Putin anuncia que a Rússia registou a primeira vacina contra a covid-19

O presidente russo disse que uma das suas filhas já tomou a nova vacina. Apesar de registada e de entrar já em produção, a vacina irá continuar em testes e a previsão é que chegue ao mercado em janeiro.

A Rússia desenvolveu a "primeira" vacina contra o novo coronavírus, que é segura e provoca uma "imunidade duradoura", declarou nesta terça-feira o presidente Vladimir Putin durante uma videoconferência com membros do governo exibida pela televisão.

"Esta manhã, pela primeira vez no mundo, foi registada uma vacina contra o novo coronavírus", disse Putin, citado pela AFP.

O registo da vacina é condicional e os testes irão continuar enquanto a produção estiver em andamento, esclareceu o ministro da Saúde, Mikhail Murashko.

Para o presidente russo, este é um passo decisivo. "Sei que a vacina age de forma bastante eficaz, gerando uma imunidade estável e, volto a dizer, passou em todos os testes necessários", afirmou Putin.

O governante agradeceu a todos os que trabalharam na vacina contra a covid-19, descrevendo-a como "um passo muito importante para o mundo".

Para transmitir maior confiança, Putin revelou que uma das suas filhas já experimentou a vacina. "Uma das minhas filhas foi vacinada, participou dos testes. Após a primeira vacinação, ficou com 38 graus de temperatura, no dia seguinte tinha 37 graus e pouco", afirmou Putin.

De acordo com o ministro da Saúde, Mikhail Murashko, a primeira vacina russa contra a covid continuará a passar por testes clínicos com a participação de milhares de pessoas.

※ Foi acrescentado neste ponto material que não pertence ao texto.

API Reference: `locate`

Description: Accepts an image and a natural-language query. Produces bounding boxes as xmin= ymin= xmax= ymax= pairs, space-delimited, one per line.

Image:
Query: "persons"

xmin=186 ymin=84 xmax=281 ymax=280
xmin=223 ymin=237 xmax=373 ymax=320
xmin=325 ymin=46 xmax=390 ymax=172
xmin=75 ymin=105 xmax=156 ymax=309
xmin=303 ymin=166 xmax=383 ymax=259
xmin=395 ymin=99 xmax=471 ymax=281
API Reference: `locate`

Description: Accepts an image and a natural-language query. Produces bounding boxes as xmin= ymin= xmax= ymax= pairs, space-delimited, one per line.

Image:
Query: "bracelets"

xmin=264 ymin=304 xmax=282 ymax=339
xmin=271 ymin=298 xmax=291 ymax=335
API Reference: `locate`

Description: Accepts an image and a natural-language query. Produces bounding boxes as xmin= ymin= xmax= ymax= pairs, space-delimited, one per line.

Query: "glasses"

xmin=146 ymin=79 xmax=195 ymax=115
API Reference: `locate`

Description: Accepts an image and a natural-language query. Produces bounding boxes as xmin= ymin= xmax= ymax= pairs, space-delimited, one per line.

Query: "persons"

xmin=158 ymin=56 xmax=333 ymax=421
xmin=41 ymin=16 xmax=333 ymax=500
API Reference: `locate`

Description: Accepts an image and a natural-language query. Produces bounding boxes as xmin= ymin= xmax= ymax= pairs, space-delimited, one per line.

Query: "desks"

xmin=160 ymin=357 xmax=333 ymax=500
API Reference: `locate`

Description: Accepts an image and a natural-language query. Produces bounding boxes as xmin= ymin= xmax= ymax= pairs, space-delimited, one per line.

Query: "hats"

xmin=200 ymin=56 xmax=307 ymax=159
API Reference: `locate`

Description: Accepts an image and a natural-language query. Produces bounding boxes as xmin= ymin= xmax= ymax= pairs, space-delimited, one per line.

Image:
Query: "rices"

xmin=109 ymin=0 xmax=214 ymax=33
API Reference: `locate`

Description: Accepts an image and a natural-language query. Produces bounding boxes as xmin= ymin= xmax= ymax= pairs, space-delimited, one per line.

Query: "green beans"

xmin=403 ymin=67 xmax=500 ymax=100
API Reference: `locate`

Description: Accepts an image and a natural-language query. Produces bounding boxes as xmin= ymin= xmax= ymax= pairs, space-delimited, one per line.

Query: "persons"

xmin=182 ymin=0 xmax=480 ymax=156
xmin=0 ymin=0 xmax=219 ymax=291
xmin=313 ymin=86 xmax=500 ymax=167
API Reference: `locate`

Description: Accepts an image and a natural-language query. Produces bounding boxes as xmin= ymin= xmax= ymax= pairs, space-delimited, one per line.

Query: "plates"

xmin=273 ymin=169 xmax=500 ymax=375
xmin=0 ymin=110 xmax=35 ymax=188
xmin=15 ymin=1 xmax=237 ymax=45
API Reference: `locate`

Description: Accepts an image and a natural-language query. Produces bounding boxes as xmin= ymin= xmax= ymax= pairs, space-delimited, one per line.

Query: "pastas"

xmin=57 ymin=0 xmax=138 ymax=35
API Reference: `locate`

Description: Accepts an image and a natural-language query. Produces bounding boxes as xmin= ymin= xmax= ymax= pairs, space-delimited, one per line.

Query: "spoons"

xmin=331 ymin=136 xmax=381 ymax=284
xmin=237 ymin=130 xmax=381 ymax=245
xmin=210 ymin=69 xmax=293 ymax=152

"Os documentos estão a ser preparados para a continuação dos testes clínicos com a participação de alguns milhares de pessoas. Para acompanhamento operacional da saúde dos vacinados e controlo da eficácia e segurança, o Ministério da Saúde da Rússia está a criar um circuito digital que vai permitir monitorizar a segurança e a qualidade da vacina em todas as fases", afirmou o ministro.

A vacina russa começará a ser distribuída para uso civil em 1 de janeiro de 2021, indicam os dados do registo estatal de medicamentos do Ministério da Saúde da Rússia.

A Rússia tem estado empenhada em desenvolver rapidamente uma vacina contra o coronavírus e disse no início deste mês que espera lançar a produção em massa dentro de semanas e produzir "vários milhões" de doses por mês no próximo ano.

Muitos cientistas no país e no estrangeiro questionam a decisão de registar a vacina antes de os cientistas completarem a chamada Fase 3 do estudo. Essa fase, por norma, demora vários meses e envolve milhares de pessoas, sendo a única forma de se provar que a vacina experimental é segura e funciona.

A Organização Mundial da Saúde instou na semana passada a Rússia a seguir as diretrizes estabelecidas e passar "por todos as etapas" necessárias para desenvolver uma vacina segura.

Presidente das Filipinas é voluntário

A vacina parece já ter um governante disposto a tomá-la. Ainda antes do anúncio de Putin, o presidente filipino, Rodrigo Duterte, aceitou a oferta da Rússia da sua vacina contra o novo coronavírus, e disponibiliza-se para receber a primeira injeção como um gesto de confiança e gratidão.

"Quando a vacina chegar, vou injetar-me em público. Experimentem em mim primeiro", disse Duterte numa conferência de imprensa na noite de segunda-feira.

Duterte - que classificou o presidente Vladimir Putin como o seu "ídolo" e está a procurar estreitar os laços com a Rússia - acrescentou que Manila pode ajudar Moscovo em testes clínicos e produção local.